CD134 is a protein on the surface of activated T cells and a member of the tumor necrosis factor receptor superfamily. Also known as OX40 or TNFRSF4, this receptor is not present on resting T cells. Its appearance on the cell surface is a signal that an immune response is underway.
Function in the Immune System
As a co-stimulatory molecule, CD134 provides a secondary signal that amplifies an immune response. This process starts when CD134 on an activated T cell binds to its partner, the CD134 ligand (or OX40L). This ligand is found on antigen-presenting cells, which initially show the threat to the T cell. The interaction is like needing a second key to start an engine; the first key turns it on, but the second provides the power to move forward.
This binding event promotes the survival of activated T cells and encourages them to multiply. The sustained signaling also helps T cells mature into memory T cells, which persist long after an infection is cleared. Should the same pathogen enter the body again, these memory T cells mount a much faster defense, a process fundamental to how vaccines protect against diseases.
Role in Autoimmune Disorders
While beneficial for fighting infections, the boosting signal from the CD134 pathway can be detrimental if unregulated. If the signaling is too strong or persistent, it can drive T cells to become overactive. This causes the immune system to lose its ability to distinguish between foreign invaders and the body’s own tissues, leading T cells to attack the body itself, the underlying cause of autoimmune diseases.
This damaging mechanism is observed in conditions like rheumatoid arthritis, where T cells contribute to joint destruction, and multiple sclerosis, where they attack nerve fibers. In systemic lupus erythematosus, T cell hyperactivity leads to widespread organ damage. In these diseases, the CD134 molecule is often found in high numbers at sites of inflammation, making the pathway a target for therapies aimed at dampening the immune response.
Significance in Cancer Treatment
In cancer treatment, the goal is the opposite of that for autoimmune disorders; the immune system needs to be more aggressive. Cancer cells can create a suppressive environment that weakens T cell activity, allowing tumors to grow. Manipulating the CD134 pathway is a strategy in immunotherapy to reinvigorate the body’s defenses against malignant cells.
Therapies using drugs known as “CD134 agonists” mimic the natural ligand to artificially activate the receptor on T cells. This provides a “go” signal that overcomes the suppressive effects of the tumor environment. The stimulated T cells are then better equipped to recognize and kill cancer cells.
This approach enhances the T cells’ ability to mount a sustained attack and generate a memory response against the cancer. These agonist drugs are often investigated in combination with other immunotherapies to create a more comprehensive anti-cancer effect.

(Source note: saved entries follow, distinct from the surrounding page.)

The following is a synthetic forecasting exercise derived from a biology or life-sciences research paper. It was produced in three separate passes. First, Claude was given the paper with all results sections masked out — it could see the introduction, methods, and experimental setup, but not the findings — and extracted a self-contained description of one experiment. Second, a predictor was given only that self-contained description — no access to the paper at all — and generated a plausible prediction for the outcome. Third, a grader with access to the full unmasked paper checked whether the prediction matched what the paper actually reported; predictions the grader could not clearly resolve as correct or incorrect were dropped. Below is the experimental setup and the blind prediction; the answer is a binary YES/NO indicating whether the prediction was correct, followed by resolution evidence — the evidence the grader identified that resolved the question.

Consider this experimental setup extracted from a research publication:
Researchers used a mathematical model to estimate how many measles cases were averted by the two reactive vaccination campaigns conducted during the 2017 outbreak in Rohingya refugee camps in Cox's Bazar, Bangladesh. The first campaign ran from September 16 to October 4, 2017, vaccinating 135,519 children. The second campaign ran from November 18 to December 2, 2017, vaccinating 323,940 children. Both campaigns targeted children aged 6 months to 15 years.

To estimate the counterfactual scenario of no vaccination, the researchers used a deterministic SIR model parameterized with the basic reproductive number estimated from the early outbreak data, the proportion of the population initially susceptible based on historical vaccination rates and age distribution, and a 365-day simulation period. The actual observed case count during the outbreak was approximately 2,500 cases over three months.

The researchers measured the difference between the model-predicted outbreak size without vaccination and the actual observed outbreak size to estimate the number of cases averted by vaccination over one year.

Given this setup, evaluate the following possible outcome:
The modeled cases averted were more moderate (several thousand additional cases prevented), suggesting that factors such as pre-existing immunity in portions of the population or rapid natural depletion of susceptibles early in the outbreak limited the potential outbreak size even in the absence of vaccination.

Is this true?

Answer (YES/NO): NO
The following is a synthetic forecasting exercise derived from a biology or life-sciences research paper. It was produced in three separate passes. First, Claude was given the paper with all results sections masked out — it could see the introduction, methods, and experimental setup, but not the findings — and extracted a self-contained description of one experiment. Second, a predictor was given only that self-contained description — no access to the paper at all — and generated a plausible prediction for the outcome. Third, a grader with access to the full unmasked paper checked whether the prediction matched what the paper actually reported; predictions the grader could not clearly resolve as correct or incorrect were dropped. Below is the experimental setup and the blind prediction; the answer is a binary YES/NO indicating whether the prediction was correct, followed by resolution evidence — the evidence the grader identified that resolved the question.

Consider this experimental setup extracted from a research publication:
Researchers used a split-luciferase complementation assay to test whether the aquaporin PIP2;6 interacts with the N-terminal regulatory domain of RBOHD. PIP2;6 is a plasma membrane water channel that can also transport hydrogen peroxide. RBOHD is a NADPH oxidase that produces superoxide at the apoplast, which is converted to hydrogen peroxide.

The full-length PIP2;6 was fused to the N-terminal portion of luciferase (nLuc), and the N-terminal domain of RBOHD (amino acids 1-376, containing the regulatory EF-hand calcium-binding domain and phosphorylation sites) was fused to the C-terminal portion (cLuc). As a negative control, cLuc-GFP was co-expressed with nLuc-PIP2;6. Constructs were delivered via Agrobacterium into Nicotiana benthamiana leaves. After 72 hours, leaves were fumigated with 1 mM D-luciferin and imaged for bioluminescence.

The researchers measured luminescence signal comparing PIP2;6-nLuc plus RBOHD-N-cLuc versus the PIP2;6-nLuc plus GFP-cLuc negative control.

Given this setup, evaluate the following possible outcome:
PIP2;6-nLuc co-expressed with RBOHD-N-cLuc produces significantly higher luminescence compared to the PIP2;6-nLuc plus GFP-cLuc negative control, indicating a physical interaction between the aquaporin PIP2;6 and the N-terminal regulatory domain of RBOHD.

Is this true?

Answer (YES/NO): YES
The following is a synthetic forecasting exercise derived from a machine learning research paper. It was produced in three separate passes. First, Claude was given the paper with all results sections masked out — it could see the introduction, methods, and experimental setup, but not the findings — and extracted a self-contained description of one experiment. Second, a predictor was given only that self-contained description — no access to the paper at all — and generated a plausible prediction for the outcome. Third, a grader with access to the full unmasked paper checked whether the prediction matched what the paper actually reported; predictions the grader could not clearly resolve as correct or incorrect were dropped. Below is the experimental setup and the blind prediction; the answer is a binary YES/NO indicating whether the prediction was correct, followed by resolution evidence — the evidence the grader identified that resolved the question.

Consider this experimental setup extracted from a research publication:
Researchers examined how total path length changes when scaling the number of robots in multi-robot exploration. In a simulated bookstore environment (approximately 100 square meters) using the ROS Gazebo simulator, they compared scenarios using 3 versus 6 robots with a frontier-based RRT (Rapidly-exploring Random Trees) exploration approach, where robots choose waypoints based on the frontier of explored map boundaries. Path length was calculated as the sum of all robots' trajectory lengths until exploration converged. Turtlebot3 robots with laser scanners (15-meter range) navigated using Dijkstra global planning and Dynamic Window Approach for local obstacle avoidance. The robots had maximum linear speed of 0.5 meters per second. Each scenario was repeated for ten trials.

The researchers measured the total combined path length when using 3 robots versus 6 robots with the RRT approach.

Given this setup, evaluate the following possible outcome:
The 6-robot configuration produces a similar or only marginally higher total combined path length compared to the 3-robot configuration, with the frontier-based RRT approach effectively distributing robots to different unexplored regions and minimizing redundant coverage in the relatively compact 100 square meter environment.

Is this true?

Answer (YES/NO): NO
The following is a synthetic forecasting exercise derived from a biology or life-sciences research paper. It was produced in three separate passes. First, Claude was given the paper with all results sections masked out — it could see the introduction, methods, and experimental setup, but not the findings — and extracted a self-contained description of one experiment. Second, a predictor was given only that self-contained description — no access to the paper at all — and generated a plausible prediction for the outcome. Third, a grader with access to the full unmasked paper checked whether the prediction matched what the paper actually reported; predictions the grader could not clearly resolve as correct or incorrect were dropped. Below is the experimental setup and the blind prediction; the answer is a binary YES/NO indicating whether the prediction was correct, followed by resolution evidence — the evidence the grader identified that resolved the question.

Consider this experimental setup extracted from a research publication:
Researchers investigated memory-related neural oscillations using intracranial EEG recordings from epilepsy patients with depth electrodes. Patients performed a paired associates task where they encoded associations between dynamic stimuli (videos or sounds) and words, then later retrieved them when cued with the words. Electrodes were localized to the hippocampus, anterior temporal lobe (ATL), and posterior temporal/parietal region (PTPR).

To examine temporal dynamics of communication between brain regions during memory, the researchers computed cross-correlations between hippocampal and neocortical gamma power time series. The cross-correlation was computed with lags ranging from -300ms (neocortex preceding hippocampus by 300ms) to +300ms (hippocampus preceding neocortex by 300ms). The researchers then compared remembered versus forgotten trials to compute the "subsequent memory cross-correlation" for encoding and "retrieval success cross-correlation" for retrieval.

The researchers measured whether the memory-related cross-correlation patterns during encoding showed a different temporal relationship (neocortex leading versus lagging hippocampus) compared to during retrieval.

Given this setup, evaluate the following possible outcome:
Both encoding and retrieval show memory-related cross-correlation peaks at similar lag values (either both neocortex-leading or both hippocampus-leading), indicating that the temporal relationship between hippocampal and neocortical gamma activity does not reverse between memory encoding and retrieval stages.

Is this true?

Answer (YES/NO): NO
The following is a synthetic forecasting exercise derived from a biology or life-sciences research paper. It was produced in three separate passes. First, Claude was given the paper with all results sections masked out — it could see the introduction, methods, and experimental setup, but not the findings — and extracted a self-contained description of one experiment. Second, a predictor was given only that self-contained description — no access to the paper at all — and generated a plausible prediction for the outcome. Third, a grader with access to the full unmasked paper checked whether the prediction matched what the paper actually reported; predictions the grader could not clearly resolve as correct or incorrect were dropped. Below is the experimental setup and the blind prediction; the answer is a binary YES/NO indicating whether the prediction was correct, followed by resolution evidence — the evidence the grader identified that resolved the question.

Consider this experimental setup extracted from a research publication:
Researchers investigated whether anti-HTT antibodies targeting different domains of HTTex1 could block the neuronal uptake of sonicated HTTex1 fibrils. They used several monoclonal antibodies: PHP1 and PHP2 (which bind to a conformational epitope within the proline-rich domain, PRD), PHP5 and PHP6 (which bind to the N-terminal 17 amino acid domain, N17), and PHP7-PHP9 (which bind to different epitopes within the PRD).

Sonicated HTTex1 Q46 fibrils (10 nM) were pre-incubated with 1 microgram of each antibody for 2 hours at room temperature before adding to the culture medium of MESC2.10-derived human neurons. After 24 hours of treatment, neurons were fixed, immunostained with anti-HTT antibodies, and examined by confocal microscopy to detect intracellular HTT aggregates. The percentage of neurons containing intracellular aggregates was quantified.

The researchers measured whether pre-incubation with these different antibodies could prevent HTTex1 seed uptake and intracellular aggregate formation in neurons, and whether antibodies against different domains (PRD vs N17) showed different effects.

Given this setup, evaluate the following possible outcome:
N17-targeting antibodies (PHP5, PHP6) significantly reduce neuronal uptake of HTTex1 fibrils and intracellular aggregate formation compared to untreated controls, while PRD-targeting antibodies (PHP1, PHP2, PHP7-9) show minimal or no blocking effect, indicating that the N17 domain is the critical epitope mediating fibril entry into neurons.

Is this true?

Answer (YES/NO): NO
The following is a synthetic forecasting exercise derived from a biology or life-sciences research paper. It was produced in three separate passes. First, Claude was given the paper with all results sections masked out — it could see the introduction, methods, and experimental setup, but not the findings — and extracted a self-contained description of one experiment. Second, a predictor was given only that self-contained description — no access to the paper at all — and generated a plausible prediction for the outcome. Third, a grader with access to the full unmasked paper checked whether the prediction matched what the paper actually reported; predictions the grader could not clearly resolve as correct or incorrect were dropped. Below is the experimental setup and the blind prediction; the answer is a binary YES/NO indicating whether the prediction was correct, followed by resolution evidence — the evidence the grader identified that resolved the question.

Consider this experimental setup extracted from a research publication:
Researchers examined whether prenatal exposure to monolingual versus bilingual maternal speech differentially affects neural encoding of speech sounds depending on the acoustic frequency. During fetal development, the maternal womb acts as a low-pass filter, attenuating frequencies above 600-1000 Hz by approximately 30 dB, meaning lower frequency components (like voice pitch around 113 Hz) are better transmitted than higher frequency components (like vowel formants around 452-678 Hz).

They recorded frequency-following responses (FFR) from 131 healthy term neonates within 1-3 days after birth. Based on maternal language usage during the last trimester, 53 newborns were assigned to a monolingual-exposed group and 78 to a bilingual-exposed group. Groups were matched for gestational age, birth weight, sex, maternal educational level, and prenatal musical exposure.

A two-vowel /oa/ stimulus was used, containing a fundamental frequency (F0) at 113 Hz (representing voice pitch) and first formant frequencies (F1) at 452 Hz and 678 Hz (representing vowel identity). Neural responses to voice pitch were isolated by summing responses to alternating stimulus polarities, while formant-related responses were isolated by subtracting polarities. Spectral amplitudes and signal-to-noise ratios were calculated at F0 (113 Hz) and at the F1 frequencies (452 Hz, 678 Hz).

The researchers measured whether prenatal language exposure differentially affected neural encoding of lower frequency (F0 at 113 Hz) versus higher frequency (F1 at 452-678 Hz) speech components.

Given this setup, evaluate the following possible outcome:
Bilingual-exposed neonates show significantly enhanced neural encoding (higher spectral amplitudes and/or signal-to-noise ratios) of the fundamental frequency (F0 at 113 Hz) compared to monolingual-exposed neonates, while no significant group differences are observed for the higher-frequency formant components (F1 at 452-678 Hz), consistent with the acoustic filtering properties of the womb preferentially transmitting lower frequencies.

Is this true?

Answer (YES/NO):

Therapeutic Targeting Beyond Cancer
The ability to block the CD134 pathway also makes it a target for other conditions. Inhibiting the signal with drugs called “antagonists” is a strategy for conditions driven by an undesirable T-cell response where the immune system causes harm.
One example is graft-versus-host disease (GVHD), a complication of bone marrow or stem cell transplants. In GVHD, the donor’s immune cells attack the recipient’s body. Blocking CD134 signaling can calm these donor T cells and reduce the disease’s severity.
This principle of inhibition also applies to severe allergic reactions and asthma, which involve an overactive T-cell response to harmless substances. Blocking the CD134 pathway could reduce the T-cell activity that drives chronic inflammation in the airways of asthma patients.